Finance Minister Nirmala Sitharaman will unveil the budget for next fiscal year on Sunday, with investors expecting a record 30 trillion rupees of combined central and state gross borrowings.
Bonds fell despite the Reserve Bank of India injecting 2.9 trillion rupees ($31.6 billion) into the banking system through debt purchases and foreign exchange swaps, the highest monthly infusion in the current fiscal.
On Friday, the benchmark 10-year 6.48% 2035 bond yield ended little changed at 6.6963%.
The yield rose 11 basis points in January, the biggest monthly rise since August, and the sharpest pre-budget jump in four years.
In the budget, the government should consolidate its debt-to-GDP ratio to 55%, resulting in a fiscal deficit of 4.3% of GDP, Anurag Mittal, senior executive vice president and head fixed income, at UTI AMC, said.

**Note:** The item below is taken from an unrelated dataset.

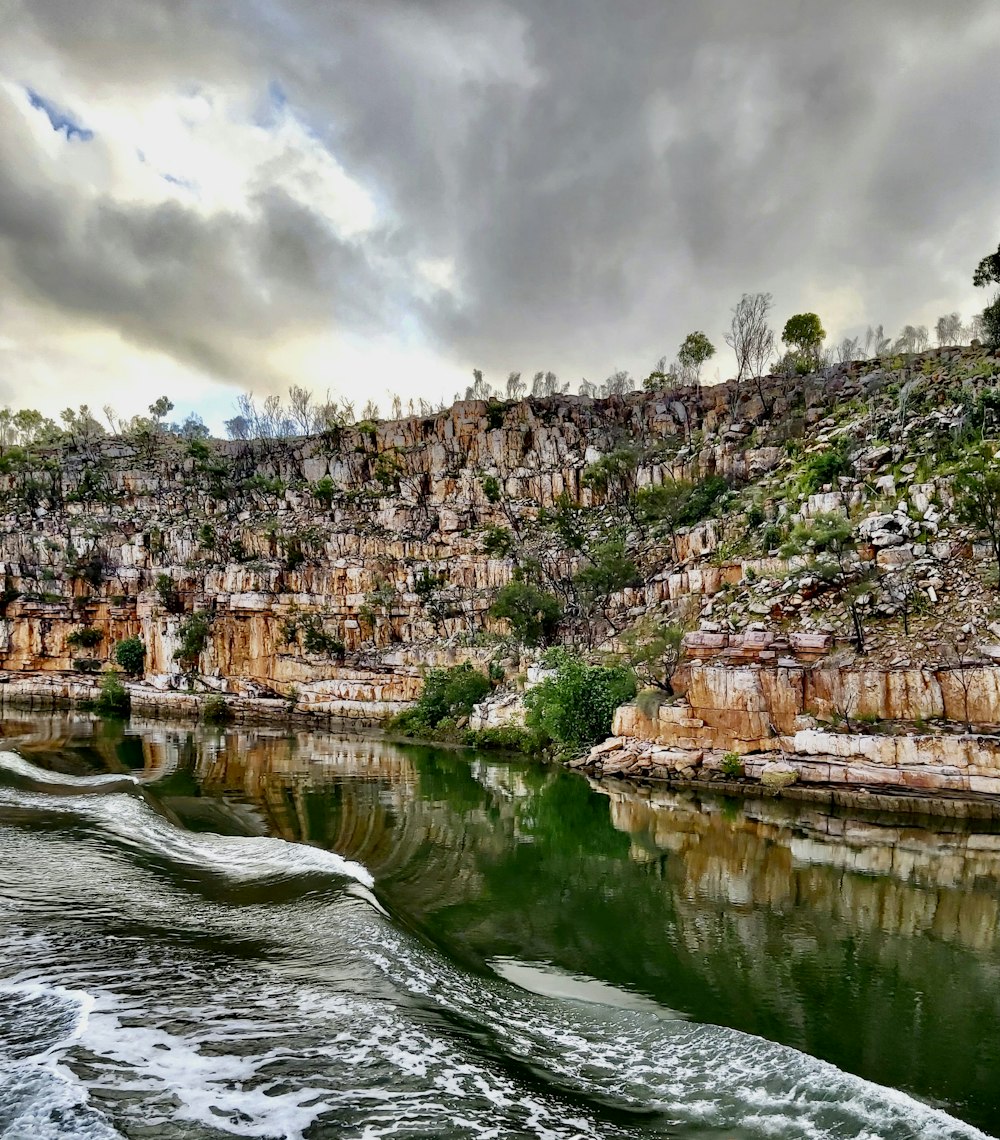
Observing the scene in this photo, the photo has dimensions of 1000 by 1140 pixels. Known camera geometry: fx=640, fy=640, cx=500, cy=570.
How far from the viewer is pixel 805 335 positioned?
74.8 metres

“Assuming 70% of fiscal deficit being funded by market borrowings, we expect a net borrowing of 11.8 trillion rupees and gross borrowing of 17.3 trillion rupees.”
The median in a Reuters poll of economists pegs the borrowing at 16.3 trillion rupees. States are set to raise about 13 trillion rupees on a gross basis, according to economists.
OIS rates jump
India’s overnight index swap rates rose the most in a year in January, underperforming bonds, as offshore investors continued adding paid positions, triggering stop losses.
The one-year OIS rate ended at 5.5550%, up 10 bps this month, while the two-year rate ended at 5.7050%, up 15 bps, both logging their biggest rise
since December 2024.
The five-year OIS rate rose 24 bps to 6.1625%, in its biggest monthly rise since October 2024.